__The problem__
Pick up the passage below on runway surfaces and aircraft takeoff performance, and continue it from its final sentence.

__Document passage__
_ _ _
The surface we use for takeoff or landing has a significant effect on the distance required to achieve our desired goal. Smooth, paved runways provide the least rolling resistance to aircraft movement and the most positive braking efficiency giving us the best takeoff and landing performance available. Grass, gravel, dirt, snow, ice or standing water all increase rolling resistance and impede braking efficiency.

On takeoff, the two major retarding forces are rolling resistance and aerodynamic drag. To minimize the negative effects of these two forces it is helpful to understand how they work and what we, as pilots, can do to mitigate their negative effects on aircraft performance to achieve a safe and controlled takeoff.

On a normal takeoff from a smooth, paved surface, rolling resistance, the amount of resistance the landing gear experience during acceleration from stand-still to flying speed as a result of interaction with the surface, is minimal. To achieve a minimum ground roll, we work to maximize the acceleration rate of our aircraft from stand-still to flying speed, and during acceleration we work to minimize the amount of aerodynamic drag we induce until we are very close to flying speed.

During the takeoff roll, the dynamics of the forces involved change as the aircraft accelerates. As an aircraft accelerates, rolling resistance is reduced as a function of lift production—more of the aircraft’s weight is supported by the wings—and aerodynamic drag is increases as a function of the square of the speed.

Typically, to achieve a minimum ground run takeoff from a smooth, paved surface, we will apply minimum flap, if we are so equipped, as per the POH. This helps increase lift as soon as possible as we accelerate which reduces rolling resistance. Too much flap will disproportionately increase aerodynamic drag and retard our acceleration. We apply full power, confirming we have achieved full power and our engine gauges are showing the correct indications, and maintain the aircraft in a level attitude to minimize drag as much as possible as it accelerates.

At minimum flying airspeed, generally the bottom of the white arc on the airspeed indicator, we lift the aircraft off the surface and immediately level off in ground effect allowing the aircraft to accelerate to safe flying speed, normally a minimum of Vx, prior to initiating climb.
_ _ _
__Data provided__
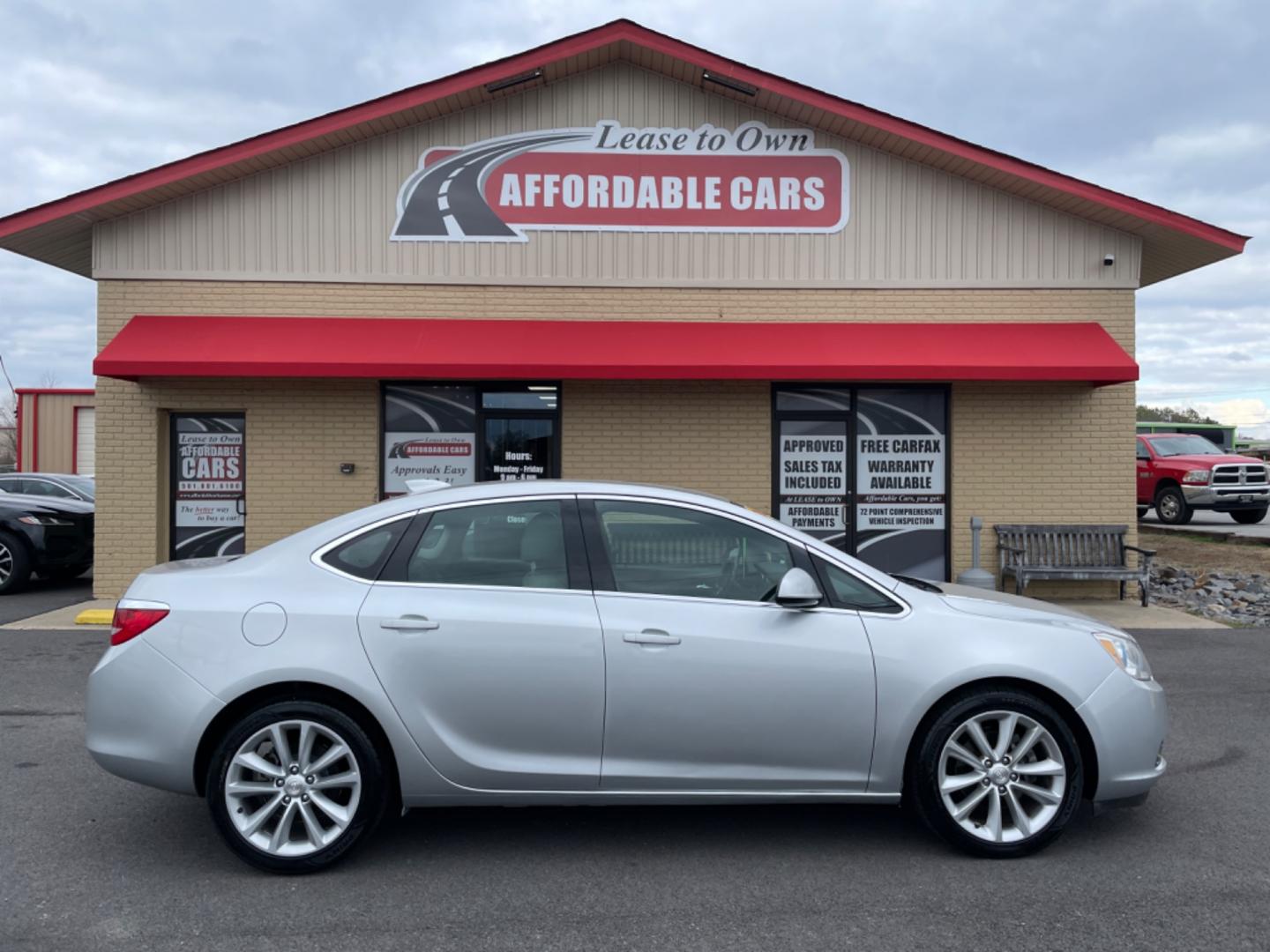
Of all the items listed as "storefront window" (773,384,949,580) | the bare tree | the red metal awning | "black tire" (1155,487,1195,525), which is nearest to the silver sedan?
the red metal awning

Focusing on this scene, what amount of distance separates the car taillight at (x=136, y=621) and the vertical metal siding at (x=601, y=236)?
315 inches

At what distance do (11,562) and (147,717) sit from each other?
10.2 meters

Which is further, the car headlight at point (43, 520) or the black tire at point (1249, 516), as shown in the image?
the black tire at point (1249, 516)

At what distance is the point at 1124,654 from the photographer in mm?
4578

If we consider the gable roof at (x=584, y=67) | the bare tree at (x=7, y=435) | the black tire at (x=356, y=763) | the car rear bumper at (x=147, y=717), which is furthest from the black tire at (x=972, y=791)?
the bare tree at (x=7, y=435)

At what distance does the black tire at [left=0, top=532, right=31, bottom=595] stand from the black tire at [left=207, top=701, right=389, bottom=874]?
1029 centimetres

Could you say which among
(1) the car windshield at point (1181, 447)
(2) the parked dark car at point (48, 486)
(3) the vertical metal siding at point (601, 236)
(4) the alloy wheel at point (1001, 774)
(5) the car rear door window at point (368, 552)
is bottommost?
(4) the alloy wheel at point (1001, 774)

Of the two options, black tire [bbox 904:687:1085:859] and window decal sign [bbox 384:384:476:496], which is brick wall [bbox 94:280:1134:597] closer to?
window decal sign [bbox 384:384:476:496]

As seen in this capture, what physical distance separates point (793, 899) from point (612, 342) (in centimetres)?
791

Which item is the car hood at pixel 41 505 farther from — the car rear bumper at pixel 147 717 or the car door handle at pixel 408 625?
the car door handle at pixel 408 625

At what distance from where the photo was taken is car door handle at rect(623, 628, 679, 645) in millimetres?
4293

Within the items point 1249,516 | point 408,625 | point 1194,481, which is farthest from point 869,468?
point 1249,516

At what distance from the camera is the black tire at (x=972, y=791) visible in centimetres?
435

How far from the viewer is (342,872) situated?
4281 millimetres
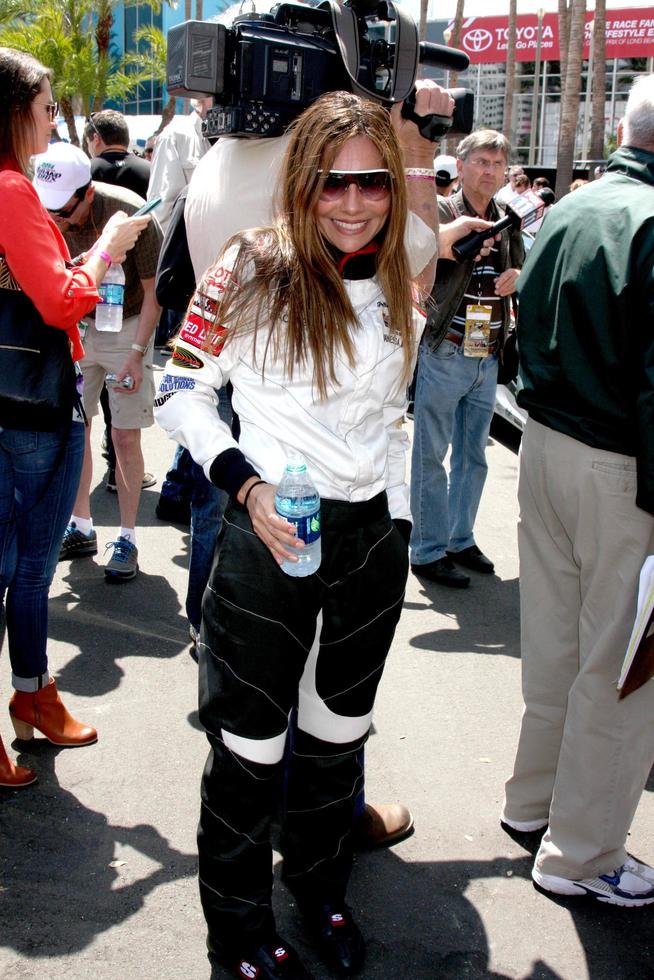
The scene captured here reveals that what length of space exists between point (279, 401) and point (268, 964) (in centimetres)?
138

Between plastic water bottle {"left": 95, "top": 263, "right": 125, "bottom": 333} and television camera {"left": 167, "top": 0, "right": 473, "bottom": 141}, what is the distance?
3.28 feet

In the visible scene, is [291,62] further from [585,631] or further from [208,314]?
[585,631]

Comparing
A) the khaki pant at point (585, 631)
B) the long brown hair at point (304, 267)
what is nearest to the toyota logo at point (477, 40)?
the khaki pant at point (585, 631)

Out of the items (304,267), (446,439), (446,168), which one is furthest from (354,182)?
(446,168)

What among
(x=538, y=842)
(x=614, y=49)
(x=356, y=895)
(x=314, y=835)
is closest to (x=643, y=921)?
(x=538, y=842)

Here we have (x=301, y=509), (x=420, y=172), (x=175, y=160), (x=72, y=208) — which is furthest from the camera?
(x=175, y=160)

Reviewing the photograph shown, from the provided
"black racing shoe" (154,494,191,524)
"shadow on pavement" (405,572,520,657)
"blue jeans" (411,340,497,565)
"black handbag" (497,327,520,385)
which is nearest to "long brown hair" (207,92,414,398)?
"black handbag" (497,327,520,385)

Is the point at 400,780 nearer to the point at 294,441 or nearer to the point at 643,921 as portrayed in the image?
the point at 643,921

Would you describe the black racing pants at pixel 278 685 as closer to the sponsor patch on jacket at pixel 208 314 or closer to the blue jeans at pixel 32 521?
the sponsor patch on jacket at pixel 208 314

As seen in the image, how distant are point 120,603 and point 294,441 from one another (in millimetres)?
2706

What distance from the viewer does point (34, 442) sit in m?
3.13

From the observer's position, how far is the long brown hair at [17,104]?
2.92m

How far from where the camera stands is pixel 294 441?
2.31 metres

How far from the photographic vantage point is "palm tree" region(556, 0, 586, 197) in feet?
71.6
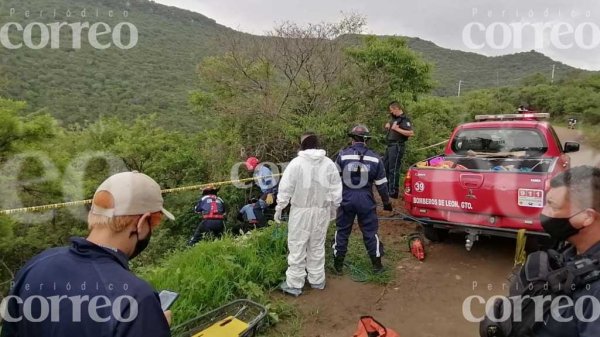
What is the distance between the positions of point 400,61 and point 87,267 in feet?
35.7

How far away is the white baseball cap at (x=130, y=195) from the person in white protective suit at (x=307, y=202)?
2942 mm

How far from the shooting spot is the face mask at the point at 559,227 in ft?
_ _ _
__Exercise answer__
On takeoff from a smooth, paved surface, rolling resistance is minimal. Aerodynamic drag is the key retarding force. On a rough or difficult surface, rolling resistance becomes the key retarding factor. Aerodynamic drag is still a retarding factor, but resistance to acceleration caused by the surface is of considerably more importance, particularly during the early stages of the takeoff roll.

Rolling resistance is calculated using the formula R = μ(W - L) where R represents rolling resistance, μ represents the coefficient of resistance, W represents the weight of the aircraft and L represents lift.

For aircraft with a power loading in the range of 10-16 lbs per HP—a C-172 at gross weight has a power loading of 15.33 lbs per HP (2300lbs/150 HP)—some basic rules of thumb for operations at sea level are (1):

Takeoff Surface μ Required Takeoff Roll

Concrete or Asphalt 0.02 POH figure

Firm turf 0.04 POH figure + 7%

Short grass 0.05 POH figure + 10%

Tall grass 0.10 POH figure + 25%

Soft field, deep snow 0.10 – 0.30 POH figure + 25% - infinity

We can see from the table that even short grass increases the resistance coefficient by 250% over that experienced on a paved surface. Tall grass increases the coefficient by 500%.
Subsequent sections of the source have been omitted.